## Görev 1
Aşağıdaki listede "distance" kelimesinin geçtiği bütün satırları göster.

## Kaynak metin
══════
Grundberg, Yemen’de çatışmanın sona erdirilmesi için tavizin gerekli olduğunu vurguladı

Grundberg önceki BMGK’da brifing verdi. (Birleşmiş Milletler)
Grundberg önceki BMGK’da brifing verdi. (Birleşmiş Milletler)
TT

Grundberg, Yemen’de çatışmanın sona erdirilmesi için tavizin gerekli olduğunu vurguladı

Grundberg önceki BMGK’da brifing verdi. (Birleşmiş Milletler)
Grundberg önceki BMGK’da brifing verdi. (Birleşmiş Milletler)

Birleşmiş Milletler'in (BM) Yemen Özel Temsilcisi Hans Grundberg, Yemenli tarafların yaklaşık dokuz yıldır devam eden çatışmayı sona erdirmek için verilmesi ‘gerekli ve zor’ tavizlere ihtiyacı olduğunu söyledi. Kazanma zihniyetinden vazgeçerek Yemenlilerin çıkarlarına öncelik verilmesi, cesaret ve sorumluluk gösterilmesi çağrısında bulundu.

Yemenli tarafların birçok olumlu hamlesine rağmen ekonomik savaş ve birçok cephede istikrarsızlaştırıcı birçok mesele de dahil olmak üzere geri adım atıklarını vurguladı.

Hollanda'nın Lahey kentinde düzenlenen Yemen Uluslararası Forumu'nda açıklamada bulunan Grundberg şunları söyledi:

“Barışa giden yolun uzun ve çetin olacağının hepimiz farkındayız. Taraflar arasındaki derin güvensizlik nedeniyle kademeli bir yaklaşımın uygulanması gerekiyor. Ofisim, uluslararası ortakların da desteği, Suudi Arabistan ile Umman Sultanlığı'nın katıldığı bölgesel diyalog çabalarıyla, Yemen genelinde sürdürülebilir bir ateşkes konusunda anlaşmaya varmak için tüm taraflarla diyaloğu sürdürüyor.”

Yemen Uluslararası Forumu oturumu Lahey’de düzenlendi. (Şarku’l Avsat)
Yemen Uluslararası Forumu oturumu Lahey’de düzenlendi. (Şarku’l Avsat)
══════
## Liste
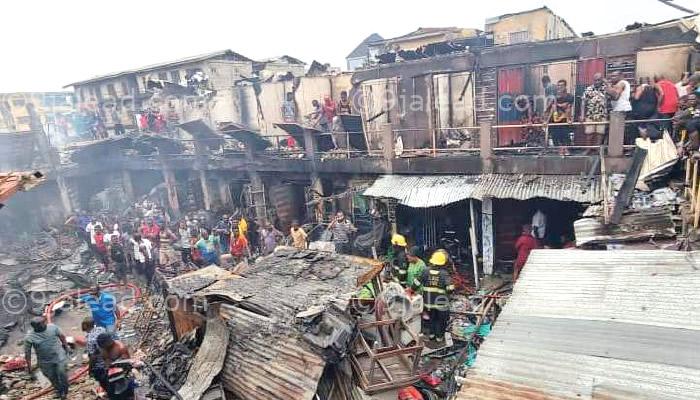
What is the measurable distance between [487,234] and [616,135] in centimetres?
396

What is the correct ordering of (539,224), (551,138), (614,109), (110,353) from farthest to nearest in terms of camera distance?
(551,138)
(539,224)
(614,109)
(110,353)

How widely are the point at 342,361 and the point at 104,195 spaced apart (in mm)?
21645

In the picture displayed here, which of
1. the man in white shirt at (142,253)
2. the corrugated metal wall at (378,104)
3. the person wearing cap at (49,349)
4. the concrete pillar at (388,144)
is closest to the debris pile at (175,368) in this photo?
the person wearing cap at (49,349)

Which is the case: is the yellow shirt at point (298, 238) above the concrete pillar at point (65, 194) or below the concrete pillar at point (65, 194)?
below

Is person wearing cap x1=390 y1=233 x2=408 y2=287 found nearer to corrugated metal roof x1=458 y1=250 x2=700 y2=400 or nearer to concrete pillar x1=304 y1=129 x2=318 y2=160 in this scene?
concrete pillar x1=304 y1=129 x2=318 y2=160

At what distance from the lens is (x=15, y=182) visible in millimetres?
8180

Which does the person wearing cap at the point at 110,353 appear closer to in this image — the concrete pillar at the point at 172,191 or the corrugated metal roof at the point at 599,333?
the corrugated metal roof at the point at 599,333

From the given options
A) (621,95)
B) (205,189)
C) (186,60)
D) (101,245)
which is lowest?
(101,245)

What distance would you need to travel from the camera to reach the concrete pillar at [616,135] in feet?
33.5

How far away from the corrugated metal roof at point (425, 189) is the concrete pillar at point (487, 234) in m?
0.69

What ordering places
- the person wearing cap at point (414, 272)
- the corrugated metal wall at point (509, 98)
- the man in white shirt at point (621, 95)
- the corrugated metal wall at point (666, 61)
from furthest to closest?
the corrugated metal wall at point (509, 98)
the corrugated metal wall at point (666, 61)
the man in white shirt at point (621, 95)
the person wearing cap at point (414, 272)

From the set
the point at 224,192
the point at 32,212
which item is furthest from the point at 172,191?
the point at 32,212

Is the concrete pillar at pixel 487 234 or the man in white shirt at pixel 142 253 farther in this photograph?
the man in white shirt at pixel 142 253

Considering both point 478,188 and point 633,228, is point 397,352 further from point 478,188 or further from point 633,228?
point 478,188
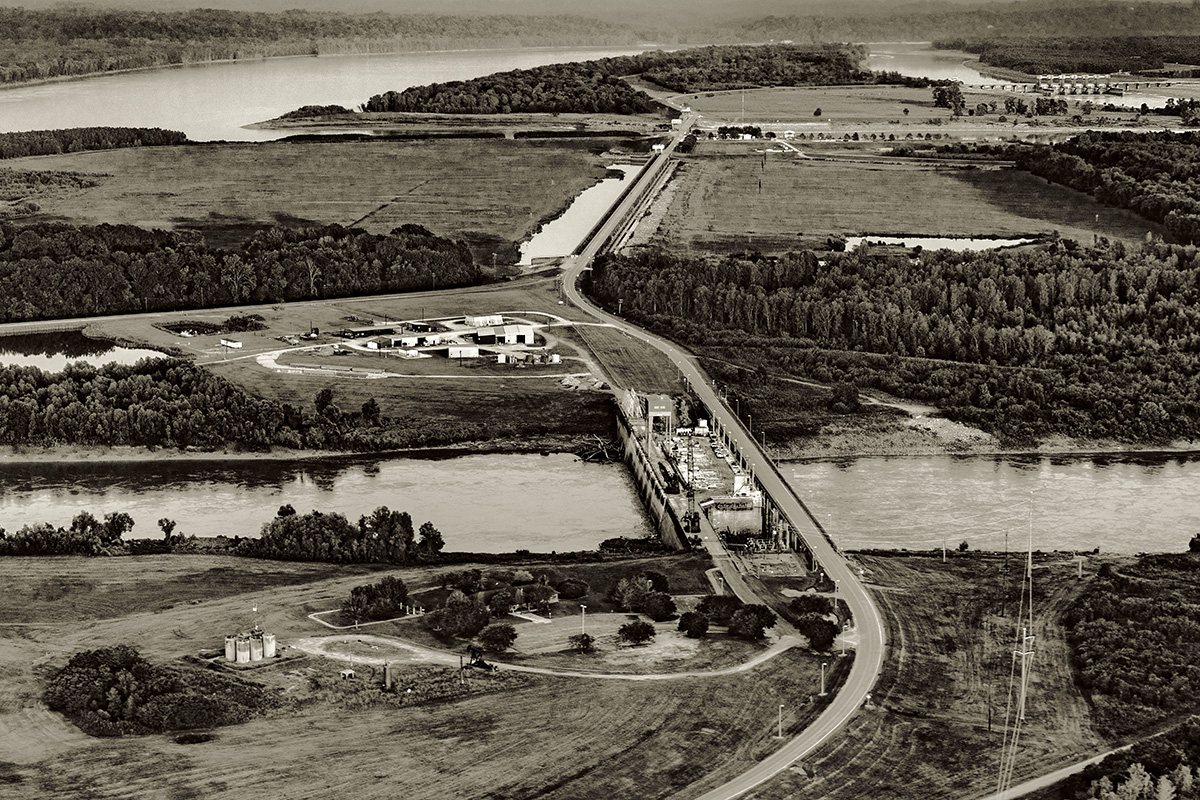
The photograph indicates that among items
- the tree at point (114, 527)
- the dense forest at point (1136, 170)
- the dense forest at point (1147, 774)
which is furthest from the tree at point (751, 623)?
the dense forest at point (1136, 170)

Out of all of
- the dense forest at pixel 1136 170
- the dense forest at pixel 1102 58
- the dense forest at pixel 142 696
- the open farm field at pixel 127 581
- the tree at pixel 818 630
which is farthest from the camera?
the dense forest at pixel 1102 58

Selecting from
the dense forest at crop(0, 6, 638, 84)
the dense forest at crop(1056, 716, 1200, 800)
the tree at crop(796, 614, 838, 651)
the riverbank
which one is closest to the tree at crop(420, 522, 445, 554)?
the tree at crop(796, 614, 838, 651)

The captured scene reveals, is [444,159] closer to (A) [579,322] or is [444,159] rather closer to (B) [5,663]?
(A) [579,322]

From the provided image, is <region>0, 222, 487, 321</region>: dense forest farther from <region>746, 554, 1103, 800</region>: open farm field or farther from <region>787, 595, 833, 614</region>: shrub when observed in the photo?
<region>787, 595, 833, 614</region>: shrub

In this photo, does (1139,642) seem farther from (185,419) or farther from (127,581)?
(185,419)

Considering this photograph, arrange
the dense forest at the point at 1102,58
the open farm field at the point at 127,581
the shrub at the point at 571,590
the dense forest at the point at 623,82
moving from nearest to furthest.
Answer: the open farm field at the point at 127,581
the shrub at the point at 571,590
the dense forest at the point at 623,82
the dense forest at the point at 1102,58

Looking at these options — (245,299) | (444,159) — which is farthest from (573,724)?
(444,159)

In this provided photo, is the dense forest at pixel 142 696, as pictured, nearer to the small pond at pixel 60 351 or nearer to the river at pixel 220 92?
the small pond at pixel 60 351
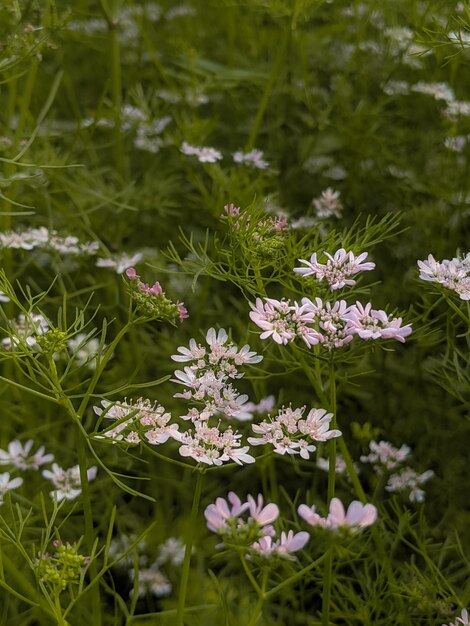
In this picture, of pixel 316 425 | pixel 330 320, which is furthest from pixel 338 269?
pixel 316 425

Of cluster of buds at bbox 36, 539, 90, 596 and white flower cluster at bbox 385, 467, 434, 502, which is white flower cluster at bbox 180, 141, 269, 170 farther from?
cluster of buds at bbox 36, 539, 90, 596

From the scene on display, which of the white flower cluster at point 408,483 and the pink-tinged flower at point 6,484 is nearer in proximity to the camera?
the pink-tinged flower at point 6,484

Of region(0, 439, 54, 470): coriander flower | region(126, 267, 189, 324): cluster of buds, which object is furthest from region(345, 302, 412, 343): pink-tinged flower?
region(0, 439, 54, 470): coriander flower

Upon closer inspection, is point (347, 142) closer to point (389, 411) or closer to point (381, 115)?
point (381, 115)

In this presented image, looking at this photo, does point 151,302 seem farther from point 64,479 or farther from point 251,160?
point 251,160

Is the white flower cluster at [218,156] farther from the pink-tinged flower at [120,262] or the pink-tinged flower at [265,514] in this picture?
the pink-tinged flower at [265,514]

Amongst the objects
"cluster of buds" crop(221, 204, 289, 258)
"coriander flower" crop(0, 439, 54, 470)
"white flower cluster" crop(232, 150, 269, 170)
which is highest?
"cluster of buds" crop(221, 204, 289, 258)

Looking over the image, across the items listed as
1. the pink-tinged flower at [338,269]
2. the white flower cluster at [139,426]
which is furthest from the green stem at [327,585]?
the pink-tinged flower at [338,269]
══════
## Görev 2
Kaynak metne göre Grundberg barış için neden kademeli bir yaklaşımın uygulanması gerektiğini söylüyor? Bir ile üç cümle arasında açıkla.

## Doğru yanıt 1
What is the measurable distance between [487,234] and [616,135] in centimetres?
What is the correct ordering of (539,224), (551,138), (614,109), (110,353) from farthest to nearest in terms of camera distance?
At what distance from the lens is (x=15, y=182) visible in millimetres?
What distance would you need to travel from the camera to reach the concrete pillar at [616,135] in feet?

## Doğru yanıt 2
Grundberg, taraflar arasında derin bir güvensizlik olduğu için kademeli bir yaklaşımın uygulanması gerektiğini söylüyor.